6. On Monday, Republican presidential candidate Jeb Bush told the Huffington Post that, if given the opportunity, he would go back in time and kill baby Hitler. And, to make his life a little easier today, he would also go back in time and vote for Gore.

7. In what many called a surprise win, Filipina Trixie Maristela was crowned Miss International Queen 2015 at a contest in Thailand billed as the world’s largest transgender pageant. Although no one was as surprised as Trixie’s longtime boyfriend, Mark.

8. 50-year-old retired wrestler Stone Cold Steve Austin told the Dallas Morning News he could quarterback the Cowboys until Tony Romo return from injury. And, in future news, New York Giant quarterback Eli Manning is out with a concussion after he rolled out on a 3rd and long and was hit over the head with a folding chair.

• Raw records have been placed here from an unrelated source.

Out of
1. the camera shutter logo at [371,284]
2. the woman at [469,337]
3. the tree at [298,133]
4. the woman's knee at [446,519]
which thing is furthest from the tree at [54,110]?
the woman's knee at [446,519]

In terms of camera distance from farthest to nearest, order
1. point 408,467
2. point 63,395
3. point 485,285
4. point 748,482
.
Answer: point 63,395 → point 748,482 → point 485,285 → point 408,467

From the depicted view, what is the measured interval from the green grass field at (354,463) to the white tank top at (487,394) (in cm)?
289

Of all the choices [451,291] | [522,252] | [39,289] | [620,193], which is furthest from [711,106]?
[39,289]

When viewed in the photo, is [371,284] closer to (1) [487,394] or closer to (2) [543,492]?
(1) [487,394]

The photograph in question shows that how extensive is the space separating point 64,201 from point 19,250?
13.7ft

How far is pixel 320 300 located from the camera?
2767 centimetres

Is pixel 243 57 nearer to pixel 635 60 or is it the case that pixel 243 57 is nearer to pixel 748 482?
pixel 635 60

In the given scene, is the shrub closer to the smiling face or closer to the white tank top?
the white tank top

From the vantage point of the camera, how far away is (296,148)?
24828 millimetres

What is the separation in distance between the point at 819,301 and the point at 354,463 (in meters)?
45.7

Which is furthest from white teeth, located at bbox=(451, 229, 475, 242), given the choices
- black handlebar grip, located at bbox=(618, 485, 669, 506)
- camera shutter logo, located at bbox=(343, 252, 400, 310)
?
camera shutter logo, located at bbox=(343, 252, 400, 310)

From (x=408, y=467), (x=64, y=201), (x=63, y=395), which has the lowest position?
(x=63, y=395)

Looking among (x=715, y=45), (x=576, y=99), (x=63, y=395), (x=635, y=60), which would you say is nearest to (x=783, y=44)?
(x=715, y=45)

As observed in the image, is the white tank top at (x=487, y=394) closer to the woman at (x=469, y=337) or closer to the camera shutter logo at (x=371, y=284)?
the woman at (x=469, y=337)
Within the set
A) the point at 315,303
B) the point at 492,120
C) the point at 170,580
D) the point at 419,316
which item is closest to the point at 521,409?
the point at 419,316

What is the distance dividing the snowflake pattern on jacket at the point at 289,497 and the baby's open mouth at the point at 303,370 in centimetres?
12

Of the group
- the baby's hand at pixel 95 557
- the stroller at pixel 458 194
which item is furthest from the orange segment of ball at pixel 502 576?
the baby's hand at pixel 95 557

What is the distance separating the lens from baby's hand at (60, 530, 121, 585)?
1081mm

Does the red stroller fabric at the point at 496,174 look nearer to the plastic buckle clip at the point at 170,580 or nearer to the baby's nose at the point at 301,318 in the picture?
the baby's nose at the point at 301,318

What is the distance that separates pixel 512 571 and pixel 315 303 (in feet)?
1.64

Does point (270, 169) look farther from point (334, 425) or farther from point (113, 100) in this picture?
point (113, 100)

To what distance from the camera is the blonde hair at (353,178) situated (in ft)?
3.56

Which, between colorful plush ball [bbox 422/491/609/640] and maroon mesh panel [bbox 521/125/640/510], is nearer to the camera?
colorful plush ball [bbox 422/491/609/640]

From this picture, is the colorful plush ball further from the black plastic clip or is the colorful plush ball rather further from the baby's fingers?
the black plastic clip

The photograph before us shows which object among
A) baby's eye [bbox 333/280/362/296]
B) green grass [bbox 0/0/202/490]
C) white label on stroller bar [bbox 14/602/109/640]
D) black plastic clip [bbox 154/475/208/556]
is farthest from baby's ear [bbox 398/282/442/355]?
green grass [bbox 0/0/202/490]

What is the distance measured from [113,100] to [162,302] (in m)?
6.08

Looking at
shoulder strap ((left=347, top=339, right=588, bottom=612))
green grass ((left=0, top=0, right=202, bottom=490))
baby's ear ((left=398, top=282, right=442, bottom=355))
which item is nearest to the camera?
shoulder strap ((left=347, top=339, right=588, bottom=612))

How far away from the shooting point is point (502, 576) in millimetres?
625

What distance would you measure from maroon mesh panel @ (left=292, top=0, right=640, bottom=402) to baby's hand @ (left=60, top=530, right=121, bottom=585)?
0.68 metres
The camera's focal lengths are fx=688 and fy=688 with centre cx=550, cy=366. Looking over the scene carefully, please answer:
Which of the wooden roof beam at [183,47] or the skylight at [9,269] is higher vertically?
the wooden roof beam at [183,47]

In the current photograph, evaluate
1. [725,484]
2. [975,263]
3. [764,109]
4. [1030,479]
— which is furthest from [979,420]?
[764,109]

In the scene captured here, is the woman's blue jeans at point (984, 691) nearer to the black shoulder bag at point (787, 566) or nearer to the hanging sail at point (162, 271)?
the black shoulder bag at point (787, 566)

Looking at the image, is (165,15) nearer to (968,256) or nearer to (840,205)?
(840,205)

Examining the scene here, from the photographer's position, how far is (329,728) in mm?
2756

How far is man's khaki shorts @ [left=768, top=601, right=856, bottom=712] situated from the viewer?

9. Iran’s supreme leader Ayatollah Ali Khamenei clarified the meaning of the common chant “Death to America,” saying that it does not mean death to America but instead refers to America’s policies. Kinda like how you’ve stopped trying to correct your grandpa when he says something racist in favor of just waiting for him to die.

10. In a recent interview, Joe Lacob, owner of the Golden State Warriors, implied that he and his wife involved the team’s recent NBA championship trophy in their sex life. Lacob said it’s insurance that if at some point in the future the NBA determines the team cheated and wants to expunge their championship from the record books, they won’t ask for the trophy back.